* _WHAT YOU WILL DO_
Transcribe the part of the material that opens with its first line and closes with the line containing "106L21 115L23 109V99L15", including both of those lines.

** begin INPUT MATERIAL **

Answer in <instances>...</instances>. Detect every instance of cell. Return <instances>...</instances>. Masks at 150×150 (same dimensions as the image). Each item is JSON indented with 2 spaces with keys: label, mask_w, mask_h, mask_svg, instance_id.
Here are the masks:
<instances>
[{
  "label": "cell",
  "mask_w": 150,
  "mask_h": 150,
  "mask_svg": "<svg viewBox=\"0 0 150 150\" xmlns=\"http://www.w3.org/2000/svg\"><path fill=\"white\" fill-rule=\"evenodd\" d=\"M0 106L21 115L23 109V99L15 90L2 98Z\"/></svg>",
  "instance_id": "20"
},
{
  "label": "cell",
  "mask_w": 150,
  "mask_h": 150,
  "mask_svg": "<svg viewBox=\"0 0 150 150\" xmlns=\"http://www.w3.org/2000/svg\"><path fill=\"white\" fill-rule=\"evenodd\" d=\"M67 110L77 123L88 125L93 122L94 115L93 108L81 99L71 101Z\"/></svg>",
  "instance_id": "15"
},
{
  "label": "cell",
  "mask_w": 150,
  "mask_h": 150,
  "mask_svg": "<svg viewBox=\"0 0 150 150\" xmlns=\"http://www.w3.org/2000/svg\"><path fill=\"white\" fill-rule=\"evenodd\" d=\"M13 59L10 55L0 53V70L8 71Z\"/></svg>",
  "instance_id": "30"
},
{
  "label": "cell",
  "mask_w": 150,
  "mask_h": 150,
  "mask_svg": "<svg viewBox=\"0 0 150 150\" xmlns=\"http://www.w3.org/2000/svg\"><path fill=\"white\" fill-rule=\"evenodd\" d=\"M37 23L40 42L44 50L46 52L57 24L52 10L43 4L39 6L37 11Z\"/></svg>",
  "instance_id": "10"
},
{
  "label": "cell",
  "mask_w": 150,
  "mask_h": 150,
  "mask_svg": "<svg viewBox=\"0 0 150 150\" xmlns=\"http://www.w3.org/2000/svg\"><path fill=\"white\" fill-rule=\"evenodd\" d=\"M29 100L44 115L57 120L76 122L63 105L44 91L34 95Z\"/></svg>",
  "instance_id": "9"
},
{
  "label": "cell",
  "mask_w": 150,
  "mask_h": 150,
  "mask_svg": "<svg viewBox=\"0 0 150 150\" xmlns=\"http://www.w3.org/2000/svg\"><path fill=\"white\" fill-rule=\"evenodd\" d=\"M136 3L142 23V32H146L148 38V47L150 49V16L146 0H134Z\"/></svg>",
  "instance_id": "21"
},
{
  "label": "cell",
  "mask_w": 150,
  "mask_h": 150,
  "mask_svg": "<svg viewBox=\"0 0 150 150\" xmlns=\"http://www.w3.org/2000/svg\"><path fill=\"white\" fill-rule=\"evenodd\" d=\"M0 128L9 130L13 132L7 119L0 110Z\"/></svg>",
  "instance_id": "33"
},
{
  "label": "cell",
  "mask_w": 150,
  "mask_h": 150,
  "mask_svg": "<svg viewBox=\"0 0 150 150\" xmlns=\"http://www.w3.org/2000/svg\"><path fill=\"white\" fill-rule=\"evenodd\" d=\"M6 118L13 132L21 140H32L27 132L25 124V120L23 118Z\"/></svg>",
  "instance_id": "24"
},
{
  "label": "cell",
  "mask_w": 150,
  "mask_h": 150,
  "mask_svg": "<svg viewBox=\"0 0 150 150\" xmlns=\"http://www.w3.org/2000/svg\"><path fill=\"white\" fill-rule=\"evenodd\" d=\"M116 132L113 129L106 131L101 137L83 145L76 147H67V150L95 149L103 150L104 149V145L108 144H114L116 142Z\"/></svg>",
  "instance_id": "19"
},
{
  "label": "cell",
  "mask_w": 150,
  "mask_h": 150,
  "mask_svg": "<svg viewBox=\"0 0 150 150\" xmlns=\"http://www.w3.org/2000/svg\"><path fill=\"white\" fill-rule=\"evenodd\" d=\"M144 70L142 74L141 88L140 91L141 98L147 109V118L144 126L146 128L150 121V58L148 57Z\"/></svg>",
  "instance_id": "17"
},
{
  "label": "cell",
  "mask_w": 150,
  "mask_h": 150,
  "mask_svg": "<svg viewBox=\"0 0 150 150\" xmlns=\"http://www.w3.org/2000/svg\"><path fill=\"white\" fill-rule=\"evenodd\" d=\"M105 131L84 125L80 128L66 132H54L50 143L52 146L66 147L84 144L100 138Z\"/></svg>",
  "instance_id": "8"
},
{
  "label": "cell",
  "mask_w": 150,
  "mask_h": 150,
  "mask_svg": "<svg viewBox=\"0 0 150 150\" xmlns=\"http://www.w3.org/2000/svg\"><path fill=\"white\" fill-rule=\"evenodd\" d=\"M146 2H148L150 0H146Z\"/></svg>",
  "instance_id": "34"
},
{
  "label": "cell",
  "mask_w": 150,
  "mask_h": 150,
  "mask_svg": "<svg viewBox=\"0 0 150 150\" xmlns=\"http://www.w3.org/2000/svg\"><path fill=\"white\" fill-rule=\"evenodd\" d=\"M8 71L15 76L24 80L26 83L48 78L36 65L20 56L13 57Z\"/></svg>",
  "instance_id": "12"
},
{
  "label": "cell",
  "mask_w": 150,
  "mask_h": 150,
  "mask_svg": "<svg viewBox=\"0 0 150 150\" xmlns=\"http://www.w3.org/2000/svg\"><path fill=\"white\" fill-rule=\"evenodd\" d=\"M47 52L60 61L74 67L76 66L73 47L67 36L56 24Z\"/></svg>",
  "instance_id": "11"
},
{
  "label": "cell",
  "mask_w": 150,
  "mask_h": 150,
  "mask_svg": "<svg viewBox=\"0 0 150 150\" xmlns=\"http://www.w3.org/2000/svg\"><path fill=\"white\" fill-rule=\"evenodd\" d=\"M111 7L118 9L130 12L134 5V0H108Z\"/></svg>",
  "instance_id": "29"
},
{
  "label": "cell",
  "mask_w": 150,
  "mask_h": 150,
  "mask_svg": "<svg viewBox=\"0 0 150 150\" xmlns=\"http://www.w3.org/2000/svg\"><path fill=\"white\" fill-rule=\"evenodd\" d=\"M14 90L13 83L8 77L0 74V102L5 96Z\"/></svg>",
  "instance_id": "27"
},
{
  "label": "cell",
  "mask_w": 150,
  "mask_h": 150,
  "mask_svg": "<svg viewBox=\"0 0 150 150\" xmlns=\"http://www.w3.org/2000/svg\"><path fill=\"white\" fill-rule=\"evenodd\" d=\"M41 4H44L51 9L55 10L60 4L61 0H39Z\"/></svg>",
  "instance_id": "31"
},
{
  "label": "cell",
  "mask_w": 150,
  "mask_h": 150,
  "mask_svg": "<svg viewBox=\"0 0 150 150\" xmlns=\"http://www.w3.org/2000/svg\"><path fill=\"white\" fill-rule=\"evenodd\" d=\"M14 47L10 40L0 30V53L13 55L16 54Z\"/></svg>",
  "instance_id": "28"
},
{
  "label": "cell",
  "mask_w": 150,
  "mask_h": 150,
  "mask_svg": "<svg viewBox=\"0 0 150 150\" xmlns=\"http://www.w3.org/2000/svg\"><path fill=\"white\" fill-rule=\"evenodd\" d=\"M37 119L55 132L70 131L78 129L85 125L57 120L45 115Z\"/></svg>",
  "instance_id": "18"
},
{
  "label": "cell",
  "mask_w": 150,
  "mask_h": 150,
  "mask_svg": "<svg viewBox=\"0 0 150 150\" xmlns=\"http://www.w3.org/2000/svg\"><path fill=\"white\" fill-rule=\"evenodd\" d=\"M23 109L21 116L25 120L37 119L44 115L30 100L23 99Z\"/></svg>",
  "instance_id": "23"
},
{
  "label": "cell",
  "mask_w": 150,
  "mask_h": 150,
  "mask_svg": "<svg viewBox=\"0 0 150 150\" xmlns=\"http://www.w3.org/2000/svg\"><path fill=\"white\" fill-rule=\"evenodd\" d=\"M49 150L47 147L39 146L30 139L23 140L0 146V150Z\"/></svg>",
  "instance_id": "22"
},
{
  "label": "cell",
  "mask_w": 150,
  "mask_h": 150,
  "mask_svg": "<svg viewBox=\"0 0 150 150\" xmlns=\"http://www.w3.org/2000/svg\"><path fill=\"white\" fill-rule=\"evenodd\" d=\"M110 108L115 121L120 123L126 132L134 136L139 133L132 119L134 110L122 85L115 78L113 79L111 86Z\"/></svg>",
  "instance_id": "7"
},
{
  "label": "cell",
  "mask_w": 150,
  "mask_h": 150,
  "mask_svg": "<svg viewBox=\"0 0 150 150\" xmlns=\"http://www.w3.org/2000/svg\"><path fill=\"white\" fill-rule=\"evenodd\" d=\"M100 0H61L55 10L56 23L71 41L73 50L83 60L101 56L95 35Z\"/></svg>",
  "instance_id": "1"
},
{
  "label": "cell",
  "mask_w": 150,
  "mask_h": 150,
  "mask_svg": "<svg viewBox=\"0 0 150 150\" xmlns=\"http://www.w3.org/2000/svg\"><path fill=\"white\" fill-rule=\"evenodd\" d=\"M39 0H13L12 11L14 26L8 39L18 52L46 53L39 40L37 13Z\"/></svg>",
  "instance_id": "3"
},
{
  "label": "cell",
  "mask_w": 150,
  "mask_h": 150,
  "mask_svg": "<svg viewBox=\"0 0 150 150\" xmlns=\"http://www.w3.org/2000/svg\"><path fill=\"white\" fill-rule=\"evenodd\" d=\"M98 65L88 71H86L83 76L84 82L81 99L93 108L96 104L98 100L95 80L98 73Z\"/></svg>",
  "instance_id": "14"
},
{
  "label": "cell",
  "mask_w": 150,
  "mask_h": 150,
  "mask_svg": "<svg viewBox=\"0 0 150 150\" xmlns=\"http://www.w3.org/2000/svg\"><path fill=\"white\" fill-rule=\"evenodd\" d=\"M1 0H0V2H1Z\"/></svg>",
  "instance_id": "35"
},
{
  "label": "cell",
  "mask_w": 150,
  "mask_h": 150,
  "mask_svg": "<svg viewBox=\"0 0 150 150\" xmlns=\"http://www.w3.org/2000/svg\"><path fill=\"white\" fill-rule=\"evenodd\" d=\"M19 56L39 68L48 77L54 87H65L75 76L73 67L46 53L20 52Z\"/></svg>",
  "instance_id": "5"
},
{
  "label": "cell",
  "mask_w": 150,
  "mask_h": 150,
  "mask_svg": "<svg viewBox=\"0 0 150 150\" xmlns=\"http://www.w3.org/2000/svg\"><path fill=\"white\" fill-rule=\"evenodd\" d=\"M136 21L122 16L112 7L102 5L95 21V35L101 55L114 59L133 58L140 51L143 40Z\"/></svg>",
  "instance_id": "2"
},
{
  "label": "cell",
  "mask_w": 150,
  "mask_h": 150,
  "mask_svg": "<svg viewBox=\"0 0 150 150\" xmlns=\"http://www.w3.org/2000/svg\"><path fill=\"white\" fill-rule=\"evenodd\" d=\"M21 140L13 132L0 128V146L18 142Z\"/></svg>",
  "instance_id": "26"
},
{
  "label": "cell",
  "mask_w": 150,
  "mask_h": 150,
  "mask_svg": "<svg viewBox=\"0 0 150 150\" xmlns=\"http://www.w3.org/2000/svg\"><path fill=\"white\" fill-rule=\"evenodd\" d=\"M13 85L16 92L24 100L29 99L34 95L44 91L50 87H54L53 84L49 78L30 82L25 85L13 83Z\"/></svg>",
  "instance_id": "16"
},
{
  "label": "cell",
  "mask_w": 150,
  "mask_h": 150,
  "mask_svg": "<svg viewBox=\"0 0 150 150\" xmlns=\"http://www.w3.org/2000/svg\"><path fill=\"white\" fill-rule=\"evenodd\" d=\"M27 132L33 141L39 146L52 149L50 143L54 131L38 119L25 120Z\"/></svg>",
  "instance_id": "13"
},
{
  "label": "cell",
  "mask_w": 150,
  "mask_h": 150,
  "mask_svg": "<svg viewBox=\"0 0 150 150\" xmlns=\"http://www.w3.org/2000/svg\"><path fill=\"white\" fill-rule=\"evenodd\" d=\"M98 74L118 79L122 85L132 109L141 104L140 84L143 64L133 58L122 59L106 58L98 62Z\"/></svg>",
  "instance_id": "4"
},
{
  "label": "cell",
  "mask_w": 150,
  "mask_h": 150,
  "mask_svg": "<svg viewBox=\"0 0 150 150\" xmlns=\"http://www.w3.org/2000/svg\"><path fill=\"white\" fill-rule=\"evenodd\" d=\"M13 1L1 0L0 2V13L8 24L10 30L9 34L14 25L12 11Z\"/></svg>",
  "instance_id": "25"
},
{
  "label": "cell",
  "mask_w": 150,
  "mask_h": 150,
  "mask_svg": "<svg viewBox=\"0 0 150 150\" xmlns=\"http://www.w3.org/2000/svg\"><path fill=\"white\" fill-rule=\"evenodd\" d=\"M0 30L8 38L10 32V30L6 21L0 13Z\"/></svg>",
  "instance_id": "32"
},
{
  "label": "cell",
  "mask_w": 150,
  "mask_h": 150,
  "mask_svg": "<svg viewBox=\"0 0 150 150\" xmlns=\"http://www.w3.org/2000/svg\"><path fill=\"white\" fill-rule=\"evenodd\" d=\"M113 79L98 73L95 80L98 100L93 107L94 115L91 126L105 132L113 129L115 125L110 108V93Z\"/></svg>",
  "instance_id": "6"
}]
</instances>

** end INPUT MATERIAL **

* _TASK SOLUTION_
Answer in <instances>...</instances>. Detect every instance of cell. Return <instances>...</instances>. Masks at 150×150 (same dimensions as the image). Each item is JSON indented with 2 spaces with keys: label, mask_w, mask_h, mask_svg, instance_id.
Here are the masks:
<instances>
[{
  "label": "cell",
  "mask_w": 150,
  "mask_h": 150,
  "mask_svg": "<svg viewBox=\"0 0 150 150\" xmlns=\"http://www.w3.org/2000/svg\"><path fill=\"white\" fill-rule=\"evenodd\" d=\"M0 106L21 115L23 109V99L15 90L2 98Z\"/></svg>",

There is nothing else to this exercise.